::: TEXTE EXTRAIT :::

Des enfants qui jouent il ne voit pas grand chose, pas plus qu'il ne s'aperçoit que sa fille adolescente a l'œil qui s'illumine quand elle retrouve son cousin germain James Favre, à l'occasion des rencontres familiales. Les deux adolescents s'ouvrent en même temps à la vie et du tendre sentiment qui les unit naît un amour profond qui en fait fusionner les âmes.
Georges Favre Jacot embauche en 1882 son jeune neveu au sein de la manufacture. Il est à l'époque d'usage de faire travailler toute la famille auprès de soi. Georges Favre Jacot ignore tout de ce qui relie James et Fernande et quand il l'apprend de la bouche même de sa fille, c'est la fureur qui l'envahit. Il n'est pas question que sa propre fille, celle qu'il chérit par dessus tout, épouse son cousin. On est dans les dernières années du siècle et les mariages entre cousins sont déjà des choses que la société tend à refuser. On ne sait pas grand chose des échanges entre James et Georges, sinon que la colère a dominé leurs rapports et que James a contenu beaucoup de sa personnalité, elle aussi trempée, pour éviter la rupture avec son oncle dont il craignait qu'elle ne l'éloigne de Fernande.
Le couple se voit en secret et échange de tendres lettres dans lesquelles Fernande déclare inlassablement sa flamme à James qui supporte de plus en plus difficilement l'autoritarisme de son oncle.
« Mon attachement devient si grand pour vous que la séparation sera toujours plus pénible, ma seule consolation est de penser qu’un jour je vous appartiendrai…./ …Vous connaissez maintenant mes sentiments, que mon seul but est de vous rendre heureux, je serai pour vous la femme aimante et dévouée, je supporterai toutes les peines et me sacrifierai entièrement pour vous, ayez confiance en l’avenir, toute votre affection vous sera rendue. Je suis à vous pour la vie et vous donne ma parole la plus sacrée !! »C’est Fernande qui souligne elle-même ses propos. Le 6 février soit 5 jours plus tard, elle laisse sur un carton ces quelques mots :
«N’abandonnez jamais celle qui vous aime et qui n’attend plus le moment de pouvoir créer une nouvelle vie à son bien aimé ! Votre fidèle Fernande ».Georges Favre Jacot refuse de partager un quelconque pouvoir sur la manufacture avec son neveu. Malgré tout, il se préoccupe davantage de la production et délègue à son neveu la charge de développer la diffusion commerciale des montres de la manufacture.

:::

◆ CONSIGNE: Pour chacune des affirmations suivantes, répondez par oui ou non selon qu'elle concorde ou non avec le texte sur Fernande et James Favre, puis citez textuellement les mots qui tranchent. 1. Georges Favre Jacot fait entrer son neveu à la manufacture en 1882. 2. Georges Favre Jacot consent au mariage de sa fille avec son cousin. 3. Georges Favre Jacot charge son neveu de développer la diffusion commerciale des montres.

::: LISTE DES DONNÉES :::

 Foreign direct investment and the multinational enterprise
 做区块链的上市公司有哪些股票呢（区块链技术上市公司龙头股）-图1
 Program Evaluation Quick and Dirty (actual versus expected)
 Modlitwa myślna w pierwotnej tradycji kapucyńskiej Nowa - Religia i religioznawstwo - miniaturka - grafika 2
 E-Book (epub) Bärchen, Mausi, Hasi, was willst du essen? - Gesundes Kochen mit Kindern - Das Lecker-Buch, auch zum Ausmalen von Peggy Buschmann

:::
::: LISTE DES DONNÉES :::

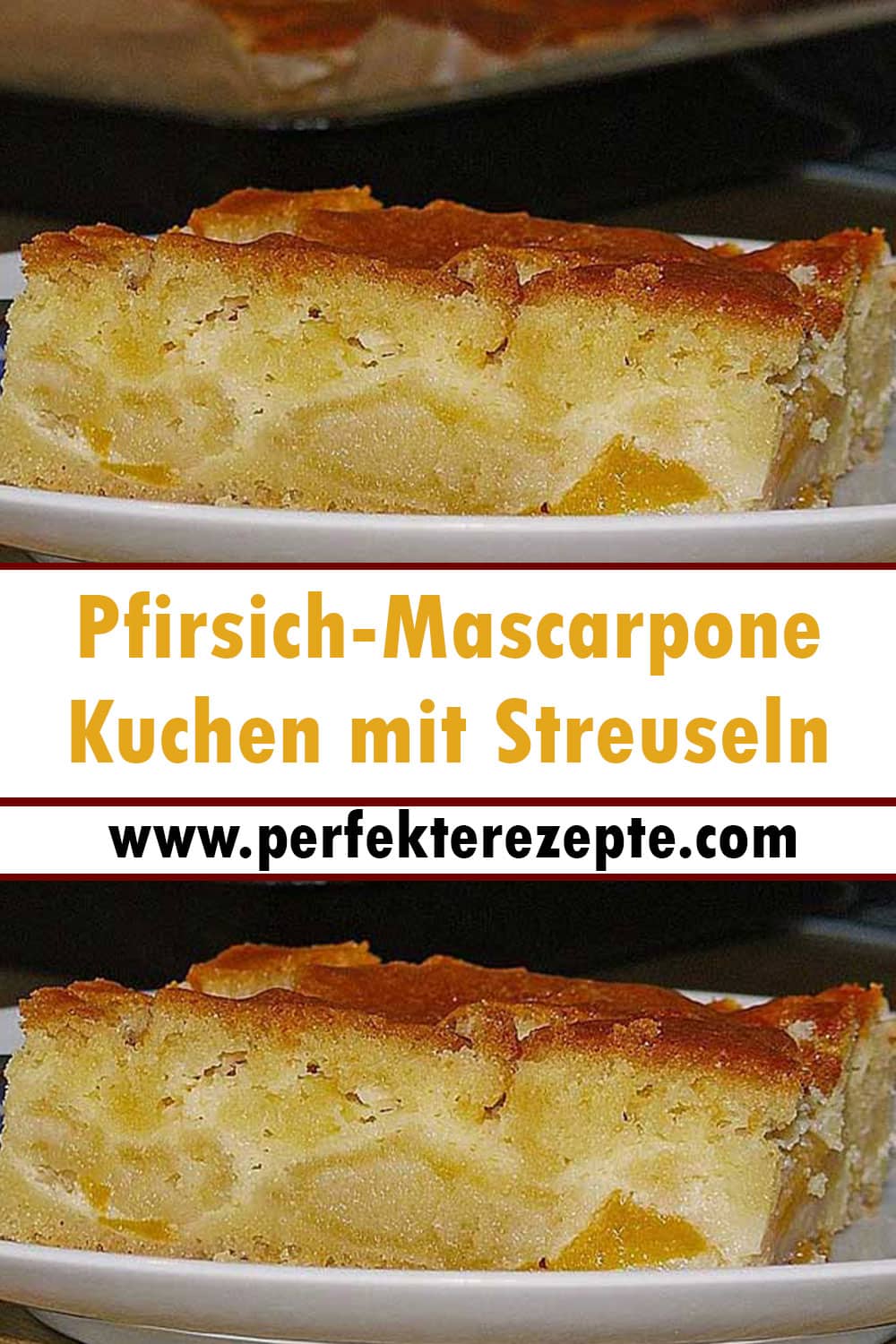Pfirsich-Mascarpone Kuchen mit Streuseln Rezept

:::
::: LISTE DES DONNÉES :::

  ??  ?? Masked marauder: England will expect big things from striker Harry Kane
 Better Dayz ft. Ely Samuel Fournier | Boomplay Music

:::

◆ RÉPONSE:
1. Oui : « Georges Favre Jacot embauche en 1882 son jeune neveu au sein de la manufacture. »
2. Non : « Il n'est pas question que sa propre fille, celle qu'il chérit par dessus tout, épouse son cousin. »
3. Oui : « délègue à son neveu la charge de développer la diffusion commerciale des montres de la manufacture »